The Aerolineas staff give them a $15 food voucher. This does not go very far.
Sydney Airport is newly renovated and modern, which you can read to mean it contains all the mind-numbing qualities of both an airport terminal and a shopping mall, and combines them into a sublime ecstasy of hope-felling purgatory. Sir Tessa and Shark Puppet walk around, and around, and around, and inspect every single gate lounge (more than sixty), and inspect them again, and again, and stop at every single free internet kiosk to shoot off bland emails to unwilling victims on order to alleviate the boredom, the emails them selves being entirely contentless as they are that bored there is nothing to write about.

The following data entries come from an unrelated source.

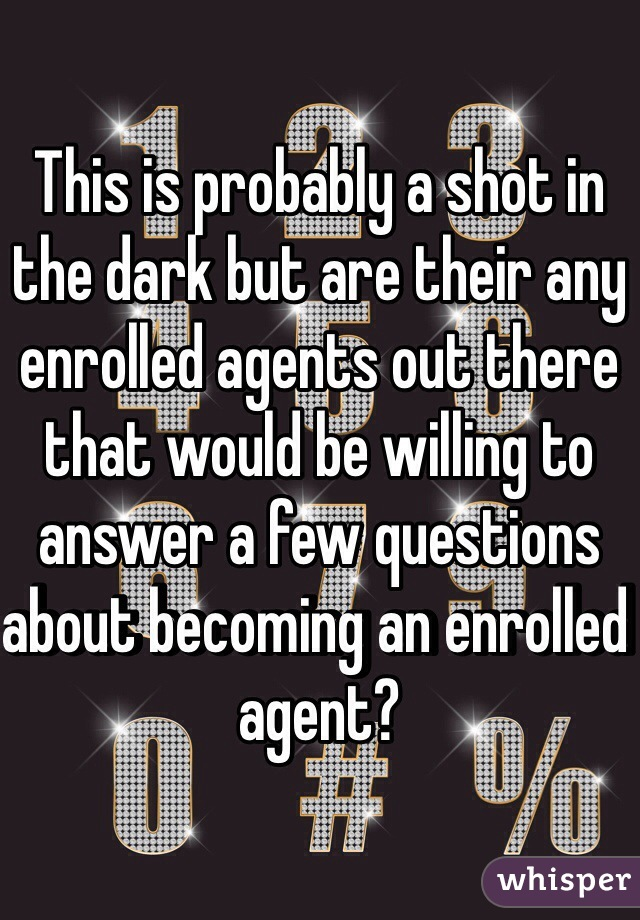 This is probably a shot in the dark but are their any enrolled agents out there that would be willing to answer a few questions about becoming an enrolled agent?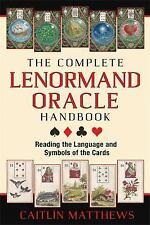 NEW The Complete Lenormand Oracle Handbook Book Caitlin Matthews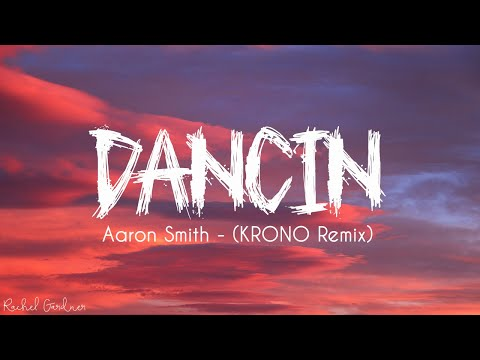 Aaron Smith - Dancin (KRONO Remix) - Lyrics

There is the concern that with the flight so delayed, they may miss their connecting flight in Buenos Aires to Santiago in Chile, where they are to join the tour. If the delay is only as long as proposed, they will probably still make it.
The delay is longer. Of course.
The plane, a 737, is a (and we use the technical term here) "piece of shit". The tray tables are broken. The arm rests are broken. The chairs cannot actually be put in the upright position for take off and landing. Staff are indifferent. Food is quite ordinary, and Sir Tessa and Shark Puppet are not fussy eaters. Coming in to Auckland, the plane makes a hideous sound which unnerves everyone, and Sir Tessa and Shark Puppet are not nervous flyers either.
It is just after nine at night. While waiting for the doors to open to begin the get-off-the-plane-get-on-the-plane-again-cha-cha-cha dance, an announcement was broadcast as paraphrased below:
"This flight has been canceled. After you have cleared Customs and Immigration please proceed to Check In Counter 38, where accommodation has been arranged for you. Repeat, this flight has been canceled. You will need to collect your luggage from the baggage hall."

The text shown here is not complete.